Но ведь все-таки и прежде бывало, что он сидел и не мог ни о чем думать, как только о ней. Было. Конечно, было. Правда, давно это было. Когда? Он и это вспомнил легко, без труда, почти помимо своей воли.
Да, она, бедная, пыталась когда-то бороться. Это было в то лето, когда, окончив первый курс, она уехала на юг к своему отцу, врачу, в рыбачий поселок около Бердянска.
Она писала ему письма и потом шла на почту по пустынной песчаной косе, и солнце слепило и жгло ей плечи сквозь платье. На полдороге она останавливалась, снимала платье и туфли, насыпала горсточку ракушек на конверт, чтобы не унес ветер, и, вздрагивая от удовольствия, сделав несколько шагов по хрустящим мелким ракушкам, окуналась горячим телом в прохладную, мягко вздымавшуюся спокойными волнами зеленоватую морскую воду.
Около рыбачьего домика с низенькими окошечками, где помещалось почтовое отделение, был такой же палисадник и калитка, как у всех домиков на всей длинной пыльной улице. У порога лежала старая рыбачья сеть вместо половичка, и, входя, надо было нагибать голову под притолокой, придерживая рукой густые, разросшиеся виноградные лозы, а в самой комнатке, где сидел усатый заведующий в украинской рубашке, пахло укропом, сургучом и теплыми огурцами.
Сидя в своем палисаднике, она писала ему почти каждый день, стараясь, чтобы он видел все, что видела она сама. Восторженно старалась она ему описать, как нежно и радостно цветут яблони, под которыми врыт в землю некрашеный столик, и как беззвучно опускаются их нежные лепестки на бумагу в то время, как она ему пишет.
И в конвертах он находил два-три увядающих лепестка.

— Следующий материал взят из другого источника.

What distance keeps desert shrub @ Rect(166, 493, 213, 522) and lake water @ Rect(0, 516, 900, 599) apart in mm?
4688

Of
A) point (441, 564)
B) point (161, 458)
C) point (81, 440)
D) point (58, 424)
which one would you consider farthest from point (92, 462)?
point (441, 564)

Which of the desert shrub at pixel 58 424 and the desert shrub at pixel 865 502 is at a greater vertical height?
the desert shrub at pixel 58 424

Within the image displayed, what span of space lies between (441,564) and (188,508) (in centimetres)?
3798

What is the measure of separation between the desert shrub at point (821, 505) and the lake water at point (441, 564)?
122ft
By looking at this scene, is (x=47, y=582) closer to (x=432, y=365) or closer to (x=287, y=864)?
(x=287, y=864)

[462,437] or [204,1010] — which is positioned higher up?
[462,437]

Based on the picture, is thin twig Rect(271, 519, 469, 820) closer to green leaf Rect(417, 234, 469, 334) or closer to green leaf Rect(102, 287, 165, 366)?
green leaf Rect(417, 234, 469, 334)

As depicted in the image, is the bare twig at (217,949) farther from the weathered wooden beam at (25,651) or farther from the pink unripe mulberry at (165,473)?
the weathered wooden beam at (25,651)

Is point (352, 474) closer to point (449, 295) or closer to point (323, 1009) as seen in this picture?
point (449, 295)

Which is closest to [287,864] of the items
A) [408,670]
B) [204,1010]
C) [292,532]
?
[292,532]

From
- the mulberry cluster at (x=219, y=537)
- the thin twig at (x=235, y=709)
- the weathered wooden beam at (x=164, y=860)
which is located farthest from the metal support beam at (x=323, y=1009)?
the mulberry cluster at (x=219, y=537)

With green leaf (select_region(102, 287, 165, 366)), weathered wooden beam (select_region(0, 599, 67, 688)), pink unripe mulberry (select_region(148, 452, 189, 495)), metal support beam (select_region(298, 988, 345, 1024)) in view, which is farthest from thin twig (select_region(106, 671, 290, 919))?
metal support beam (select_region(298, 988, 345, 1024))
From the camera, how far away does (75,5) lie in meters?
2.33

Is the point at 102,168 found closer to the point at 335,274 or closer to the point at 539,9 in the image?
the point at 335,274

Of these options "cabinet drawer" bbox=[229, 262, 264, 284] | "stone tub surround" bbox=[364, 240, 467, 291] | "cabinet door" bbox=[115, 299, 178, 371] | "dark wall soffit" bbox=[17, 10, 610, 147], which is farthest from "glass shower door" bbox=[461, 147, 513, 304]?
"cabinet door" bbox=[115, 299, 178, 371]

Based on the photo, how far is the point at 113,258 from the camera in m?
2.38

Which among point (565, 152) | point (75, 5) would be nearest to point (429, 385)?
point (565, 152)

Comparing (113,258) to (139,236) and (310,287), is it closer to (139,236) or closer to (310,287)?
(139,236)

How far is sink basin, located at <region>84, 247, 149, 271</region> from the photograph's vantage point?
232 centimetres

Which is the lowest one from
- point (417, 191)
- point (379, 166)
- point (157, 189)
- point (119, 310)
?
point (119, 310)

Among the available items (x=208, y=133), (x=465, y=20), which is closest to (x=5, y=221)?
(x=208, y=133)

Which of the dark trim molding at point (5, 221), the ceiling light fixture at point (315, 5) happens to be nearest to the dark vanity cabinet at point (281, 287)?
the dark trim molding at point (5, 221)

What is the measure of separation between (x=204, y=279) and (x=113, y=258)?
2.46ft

Она писала, наивно и восторженно, что вся жизнь ей стала казаться таким же радостным и щедрым цветением, она описывала очень обыкновенную историю своего отца, старого районного врача, представившуюся ей сейчас в новом свете, как скромный сорокалетний подвиг. Писала, что жизненный подвиг человека заключается в том, чтобы достичь расцвета всех своих способностей, щедро, как яблоня, все отдать людям, вложить все лучшие силы в подвиг своей жизни...
Если бы она могла тогда заглянуть вперед, знать, что будет! Нет, она не расцвела. Где ей было расцвести... Но как отчаянно она пыталась в то время бороться... Она написала ему, что выплакала, выстрадала свое первое твердое, неколебимое решение: она ни за что не выйдет замуж, пока не окончит институт, пока не добьется своей первой скромной жизненной цели. Что она дала слово в этом отцу. Что она чувствует в себе прилив силы и энергии перенести все испытания ради своей любви. Что, если он не согласится с ней и будет продолжать настаивать, она переведется в другой институт, в другой город, чтобы он не отклонил ее от важного жизненного решения...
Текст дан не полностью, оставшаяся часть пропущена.